5月が終わろうとしているが,今さらながら鯉のぼりである。気候の変動が激しかったこの一か月,暑かったり寒かったり,風によって尾鰭が綱に引っかかることもあれば雨でだらんと垂れ下がることもあった空泳ぐ魚,その存在を讃えずにはいられない。道往く人々の心の中にまで泳ぎ着いたのであった。
岡山市北区新保に「臨港グリーンアベニュー」がある。平成6年に建設省の「手づくり郷土賞‐ふるさとを紹介する道」を受賞した。写真のように美しい遊歩道に仕上がっており,朝夕に散歩やジョギング,通学をしている人がとても多い。しかし,「臨港」とはいうが港が近くにあるわけではない。
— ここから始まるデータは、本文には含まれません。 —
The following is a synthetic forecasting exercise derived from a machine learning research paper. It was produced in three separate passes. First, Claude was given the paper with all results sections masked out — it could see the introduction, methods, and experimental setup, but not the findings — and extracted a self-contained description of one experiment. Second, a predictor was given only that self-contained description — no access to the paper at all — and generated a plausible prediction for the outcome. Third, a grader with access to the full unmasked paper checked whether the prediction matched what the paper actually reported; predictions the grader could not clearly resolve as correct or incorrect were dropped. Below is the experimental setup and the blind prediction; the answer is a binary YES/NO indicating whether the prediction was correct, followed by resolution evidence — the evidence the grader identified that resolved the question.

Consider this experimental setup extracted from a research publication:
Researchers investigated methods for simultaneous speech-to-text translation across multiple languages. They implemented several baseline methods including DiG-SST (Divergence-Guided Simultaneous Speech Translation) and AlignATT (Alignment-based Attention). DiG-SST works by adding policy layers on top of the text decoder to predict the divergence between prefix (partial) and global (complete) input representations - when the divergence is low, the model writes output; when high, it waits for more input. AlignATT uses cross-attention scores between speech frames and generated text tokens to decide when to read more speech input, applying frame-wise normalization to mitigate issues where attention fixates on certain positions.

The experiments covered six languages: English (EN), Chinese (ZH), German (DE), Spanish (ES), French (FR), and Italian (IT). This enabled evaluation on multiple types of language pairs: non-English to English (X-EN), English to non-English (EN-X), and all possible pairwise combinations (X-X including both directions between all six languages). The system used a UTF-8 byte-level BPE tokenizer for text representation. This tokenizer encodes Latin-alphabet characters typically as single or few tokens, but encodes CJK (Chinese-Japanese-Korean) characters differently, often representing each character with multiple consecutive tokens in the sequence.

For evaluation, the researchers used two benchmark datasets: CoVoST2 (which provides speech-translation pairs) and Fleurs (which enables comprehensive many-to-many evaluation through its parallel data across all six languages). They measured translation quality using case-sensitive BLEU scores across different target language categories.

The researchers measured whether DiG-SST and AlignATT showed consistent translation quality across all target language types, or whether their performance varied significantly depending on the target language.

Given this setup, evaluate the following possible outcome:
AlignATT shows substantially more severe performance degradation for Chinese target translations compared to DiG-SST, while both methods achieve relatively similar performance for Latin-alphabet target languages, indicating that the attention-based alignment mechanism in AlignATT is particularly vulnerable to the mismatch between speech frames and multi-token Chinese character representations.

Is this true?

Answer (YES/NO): NO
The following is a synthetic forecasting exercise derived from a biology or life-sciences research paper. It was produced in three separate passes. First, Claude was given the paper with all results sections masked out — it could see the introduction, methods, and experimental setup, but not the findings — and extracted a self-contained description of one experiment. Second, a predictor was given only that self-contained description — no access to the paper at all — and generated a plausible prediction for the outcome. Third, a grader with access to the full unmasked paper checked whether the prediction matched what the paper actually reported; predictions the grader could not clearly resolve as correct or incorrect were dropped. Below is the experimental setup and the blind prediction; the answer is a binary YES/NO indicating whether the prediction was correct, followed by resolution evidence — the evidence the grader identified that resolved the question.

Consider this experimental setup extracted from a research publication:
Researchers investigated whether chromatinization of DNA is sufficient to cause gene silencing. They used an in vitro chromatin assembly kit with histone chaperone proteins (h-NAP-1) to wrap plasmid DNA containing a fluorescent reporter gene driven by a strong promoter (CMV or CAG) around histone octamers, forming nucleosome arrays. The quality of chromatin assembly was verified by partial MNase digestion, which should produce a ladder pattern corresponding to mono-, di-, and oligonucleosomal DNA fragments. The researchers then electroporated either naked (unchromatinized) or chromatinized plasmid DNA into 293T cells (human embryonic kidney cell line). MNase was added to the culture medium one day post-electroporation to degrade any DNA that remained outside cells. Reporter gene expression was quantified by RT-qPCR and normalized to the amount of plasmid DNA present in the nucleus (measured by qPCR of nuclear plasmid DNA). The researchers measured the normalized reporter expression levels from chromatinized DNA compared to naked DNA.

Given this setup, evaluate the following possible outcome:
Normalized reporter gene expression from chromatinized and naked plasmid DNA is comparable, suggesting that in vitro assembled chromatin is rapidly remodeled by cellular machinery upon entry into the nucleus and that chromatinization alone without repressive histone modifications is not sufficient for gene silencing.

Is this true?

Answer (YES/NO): NO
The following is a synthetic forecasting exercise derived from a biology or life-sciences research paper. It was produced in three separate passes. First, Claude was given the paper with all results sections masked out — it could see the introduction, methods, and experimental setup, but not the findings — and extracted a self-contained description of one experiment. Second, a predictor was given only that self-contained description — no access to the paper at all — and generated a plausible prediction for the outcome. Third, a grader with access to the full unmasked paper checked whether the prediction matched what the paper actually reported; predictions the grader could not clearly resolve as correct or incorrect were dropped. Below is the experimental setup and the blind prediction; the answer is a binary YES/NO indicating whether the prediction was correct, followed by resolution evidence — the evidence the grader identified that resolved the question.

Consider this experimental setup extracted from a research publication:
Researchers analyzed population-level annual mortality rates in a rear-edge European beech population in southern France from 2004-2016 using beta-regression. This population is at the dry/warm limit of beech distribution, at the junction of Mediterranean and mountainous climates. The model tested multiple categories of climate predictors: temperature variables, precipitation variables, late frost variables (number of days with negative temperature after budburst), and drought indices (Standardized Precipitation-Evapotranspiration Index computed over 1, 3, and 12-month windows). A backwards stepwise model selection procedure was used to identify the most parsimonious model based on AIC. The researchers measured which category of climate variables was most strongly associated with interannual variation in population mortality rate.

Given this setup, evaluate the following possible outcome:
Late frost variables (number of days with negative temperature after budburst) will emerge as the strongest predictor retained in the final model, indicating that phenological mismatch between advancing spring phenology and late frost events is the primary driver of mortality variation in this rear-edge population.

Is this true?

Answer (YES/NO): NO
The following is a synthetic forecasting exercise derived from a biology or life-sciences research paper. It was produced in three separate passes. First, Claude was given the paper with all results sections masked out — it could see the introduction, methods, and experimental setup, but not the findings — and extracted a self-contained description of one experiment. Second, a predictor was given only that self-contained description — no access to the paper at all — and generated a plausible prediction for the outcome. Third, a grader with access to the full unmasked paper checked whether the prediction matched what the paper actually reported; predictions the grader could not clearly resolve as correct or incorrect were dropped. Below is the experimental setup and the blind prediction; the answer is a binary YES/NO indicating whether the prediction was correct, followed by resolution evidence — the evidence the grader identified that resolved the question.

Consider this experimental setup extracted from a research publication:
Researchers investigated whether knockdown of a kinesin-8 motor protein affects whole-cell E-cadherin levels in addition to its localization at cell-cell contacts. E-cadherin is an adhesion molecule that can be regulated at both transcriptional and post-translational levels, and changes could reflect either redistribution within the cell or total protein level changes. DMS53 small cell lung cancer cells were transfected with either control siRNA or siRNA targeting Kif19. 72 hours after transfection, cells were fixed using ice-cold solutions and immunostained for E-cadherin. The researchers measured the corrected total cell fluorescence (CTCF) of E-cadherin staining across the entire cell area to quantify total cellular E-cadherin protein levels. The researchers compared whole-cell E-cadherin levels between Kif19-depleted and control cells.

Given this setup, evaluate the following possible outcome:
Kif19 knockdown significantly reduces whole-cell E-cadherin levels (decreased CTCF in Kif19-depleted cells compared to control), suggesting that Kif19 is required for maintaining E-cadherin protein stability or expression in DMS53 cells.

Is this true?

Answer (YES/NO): NO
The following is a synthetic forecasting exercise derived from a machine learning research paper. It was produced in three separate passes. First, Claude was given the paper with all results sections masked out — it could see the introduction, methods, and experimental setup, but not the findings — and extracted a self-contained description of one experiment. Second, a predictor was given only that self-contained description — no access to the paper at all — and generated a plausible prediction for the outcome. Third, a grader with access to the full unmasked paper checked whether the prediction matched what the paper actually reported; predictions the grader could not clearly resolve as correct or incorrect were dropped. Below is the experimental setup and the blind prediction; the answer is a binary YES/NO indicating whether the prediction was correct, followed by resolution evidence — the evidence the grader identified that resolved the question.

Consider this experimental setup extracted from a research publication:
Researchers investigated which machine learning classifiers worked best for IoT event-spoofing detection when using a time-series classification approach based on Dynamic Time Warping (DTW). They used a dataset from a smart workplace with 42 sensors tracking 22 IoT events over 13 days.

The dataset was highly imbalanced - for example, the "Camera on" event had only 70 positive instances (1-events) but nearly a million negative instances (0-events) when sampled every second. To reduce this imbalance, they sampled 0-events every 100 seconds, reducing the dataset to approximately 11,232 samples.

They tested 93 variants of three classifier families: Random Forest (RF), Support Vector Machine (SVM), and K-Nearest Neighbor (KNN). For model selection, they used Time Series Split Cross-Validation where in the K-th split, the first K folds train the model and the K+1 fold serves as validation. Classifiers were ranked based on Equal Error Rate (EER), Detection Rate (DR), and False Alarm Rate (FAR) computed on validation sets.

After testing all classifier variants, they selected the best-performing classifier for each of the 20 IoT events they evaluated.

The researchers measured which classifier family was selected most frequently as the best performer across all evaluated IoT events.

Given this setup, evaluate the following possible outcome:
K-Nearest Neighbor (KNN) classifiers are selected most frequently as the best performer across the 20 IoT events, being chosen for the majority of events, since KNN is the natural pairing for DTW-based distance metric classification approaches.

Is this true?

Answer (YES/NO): NO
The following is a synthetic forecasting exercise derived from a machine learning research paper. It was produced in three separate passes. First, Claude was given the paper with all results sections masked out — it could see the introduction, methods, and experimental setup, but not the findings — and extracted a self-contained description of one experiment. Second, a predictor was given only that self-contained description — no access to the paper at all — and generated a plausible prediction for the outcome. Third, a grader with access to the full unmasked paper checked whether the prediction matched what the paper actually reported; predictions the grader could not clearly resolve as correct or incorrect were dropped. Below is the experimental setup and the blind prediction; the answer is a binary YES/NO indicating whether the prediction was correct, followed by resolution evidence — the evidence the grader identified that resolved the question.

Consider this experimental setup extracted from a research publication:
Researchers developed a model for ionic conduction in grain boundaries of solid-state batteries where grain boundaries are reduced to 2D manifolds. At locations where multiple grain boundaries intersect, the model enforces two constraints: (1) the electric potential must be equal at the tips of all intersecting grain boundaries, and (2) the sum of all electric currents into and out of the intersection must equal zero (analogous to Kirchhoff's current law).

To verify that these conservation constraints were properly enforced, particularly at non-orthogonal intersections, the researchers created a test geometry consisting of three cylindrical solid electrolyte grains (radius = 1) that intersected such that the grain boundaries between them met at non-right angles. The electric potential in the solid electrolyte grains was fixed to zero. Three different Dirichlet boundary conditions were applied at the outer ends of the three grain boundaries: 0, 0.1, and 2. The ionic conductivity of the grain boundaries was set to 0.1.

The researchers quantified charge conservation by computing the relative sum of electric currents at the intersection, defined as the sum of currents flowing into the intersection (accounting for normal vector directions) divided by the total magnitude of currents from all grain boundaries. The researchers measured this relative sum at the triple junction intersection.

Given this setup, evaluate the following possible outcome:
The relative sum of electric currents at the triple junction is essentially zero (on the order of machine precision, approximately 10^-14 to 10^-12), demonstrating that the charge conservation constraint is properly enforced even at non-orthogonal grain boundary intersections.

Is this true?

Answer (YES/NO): NO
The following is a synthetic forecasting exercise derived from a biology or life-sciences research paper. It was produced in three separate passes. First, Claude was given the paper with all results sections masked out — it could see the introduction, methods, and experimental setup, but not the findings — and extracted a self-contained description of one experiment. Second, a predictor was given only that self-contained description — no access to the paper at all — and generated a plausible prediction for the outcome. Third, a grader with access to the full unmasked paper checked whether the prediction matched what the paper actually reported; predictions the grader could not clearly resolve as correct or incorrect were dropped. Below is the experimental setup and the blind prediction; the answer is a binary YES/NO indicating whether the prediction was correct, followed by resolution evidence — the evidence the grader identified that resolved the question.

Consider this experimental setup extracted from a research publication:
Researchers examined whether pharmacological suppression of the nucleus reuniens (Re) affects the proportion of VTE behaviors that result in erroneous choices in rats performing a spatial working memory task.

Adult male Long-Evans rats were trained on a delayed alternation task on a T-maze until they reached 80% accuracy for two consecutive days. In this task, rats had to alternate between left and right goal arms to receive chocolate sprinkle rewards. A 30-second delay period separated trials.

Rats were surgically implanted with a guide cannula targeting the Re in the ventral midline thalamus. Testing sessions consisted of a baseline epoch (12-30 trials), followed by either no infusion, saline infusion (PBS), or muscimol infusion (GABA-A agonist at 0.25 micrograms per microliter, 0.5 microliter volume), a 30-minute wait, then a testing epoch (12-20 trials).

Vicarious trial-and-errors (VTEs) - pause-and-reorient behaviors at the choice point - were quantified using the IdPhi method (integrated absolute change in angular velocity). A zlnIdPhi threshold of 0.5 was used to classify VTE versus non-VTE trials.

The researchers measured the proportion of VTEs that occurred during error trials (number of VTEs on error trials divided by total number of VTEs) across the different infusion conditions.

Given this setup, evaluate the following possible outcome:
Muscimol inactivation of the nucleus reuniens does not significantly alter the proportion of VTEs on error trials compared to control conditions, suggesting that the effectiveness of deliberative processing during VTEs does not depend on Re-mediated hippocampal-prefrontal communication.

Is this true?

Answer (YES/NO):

どういうことだろう。
ここは廃線跡である。昭和59年12月まで大元駅から岡山港に向けて岡山臨港鉄道が汽車や貨物列車を走らせていた。写真は岡南新保駅と岡南泉田駅の間だ。まっすぐに延びる道筋が線路だった往時を彷彿させる。
この鉄道が廃止となった理由の一つに,岡山駅乗り入れが実現できなかったことが挙げられる。ダイヤが接続していたとはいえ一駅手前での乗り換えは不便だった。そんな廃線跡に今は人が,自転車が颯爽と走っている。その走りが鯉のぼりのおかげで一層爽やかに感じられるのだ。